Set task 1
From the listing, copy out every line verbatim, starting with the line that contains "Viewing this picture, how" and continuing through the final line of the listing, both included.

Text extract
Here, we propose a photonic convolution accelerator featuring a lossless mode-division fan-in architecture that addresses the fundamental limitations of single-mode photonic computing. By exploiting the orthogonality of distinct waveguide modes, multiple signals are merged without incurring the insertion losses characteristic of conventional single-mode fan-in (SFI). Through inverse design, we have developed a high-tolerance (±15 nm) multimode 3-dB coupler and a low-power (23.6 mW) multimode kernel modulator (MKM) with a 12 dB extinction ratio in the C-band, both supporting three modes and readily scalable to higher mode counts. To validate our approach, we focus on the convolution operation as a demonstration of our design. Leveraging parallel computation across both mode and wavelength dimensions, our system achieves 6-7 bits of computational accuracy in the C-band, yielding classification accuracies of 95.2% on MNIST and 87.9% on Fashion MNIST. Moreover, we attain a theoretical arithmetic density of 125.14 TOPS/mm², underscoring the potential of this solution to pave the way for scalable, energyefficient photonic computing.

Set task 2
According to the text on the photonic convolution accelerator, what classification accuracy does the system achieve on Fashion MNIST?

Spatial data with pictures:
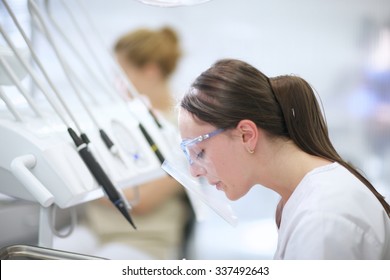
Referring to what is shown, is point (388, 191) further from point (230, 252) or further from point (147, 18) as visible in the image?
point (147, 18)

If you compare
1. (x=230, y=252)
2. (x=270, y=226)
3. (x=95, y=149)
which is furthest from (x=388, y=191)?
(x=95, y=149)

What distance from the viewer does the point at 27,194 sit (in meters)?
0.92

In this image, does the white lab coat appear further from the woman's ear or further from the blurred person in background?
the blurred person in background

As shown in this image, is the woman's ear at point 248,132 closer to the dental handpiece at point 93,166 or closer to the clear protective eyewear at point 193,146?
the clear protective eyewear at point 193,146

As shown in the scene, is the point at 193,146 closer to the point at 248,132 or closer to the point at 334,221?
the point at 248,132

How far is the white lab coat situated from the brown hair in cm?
8

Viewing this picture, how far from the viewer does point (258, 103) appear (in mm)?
846

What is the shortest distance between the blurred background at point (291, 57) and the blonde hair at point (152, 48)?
29 mm

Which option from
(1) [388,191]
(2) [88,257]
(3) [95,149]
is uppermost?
(3) [95,149]

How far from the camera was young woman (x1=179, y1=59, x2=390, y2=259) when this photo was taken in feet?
2.49

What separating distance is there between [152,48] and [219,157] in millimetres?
709

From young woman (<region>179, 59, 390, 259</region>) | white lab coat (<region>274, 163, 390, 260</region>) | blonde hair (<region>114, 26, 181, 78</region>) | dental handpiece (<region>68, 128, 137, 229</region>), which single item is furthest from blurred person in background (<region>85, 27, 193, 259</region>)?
white lab coat (<region>274, 163, 390, 260</region>)

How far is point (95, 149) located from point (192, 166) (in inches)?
9.2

Expected answer 1
Viewing this picture, how far from the viewer does point (258, 103) appear (in mm)?
846

What is the shortest distance between the blurred background at point (291, 57) and the blonde hair at point (152, 48)?
29 mm

Which option from
(1) [388,191]
(2) [88,257]
(3) [95,149]
is uppermost?
(3) [95,149]

How far from the camera was young woman (x1=179, y1=59, x2=390, y2=259) when this photo was taken in feet?
2.49

What separating distance is there between [152,48] and [219,157] in millimetres?
709

From young woman (<region>179, 59, 390, 259</region>) | white lab coat (<region>274, 163, 390, 260</region>) | blonde hair (<region>114, 26, 181, 78</region>) | dental handpiece (<region>68, 128, 137, 229</region>), which single item is furthest from blurred person in background (<region>85, 27, 193, 259</region>)?
white lab coat (<region>274, 163, 390, 260</region>)

How far is point (95, 149) located from point (192, 166) (in inches)?
9.2

Expected answer 2
87.9%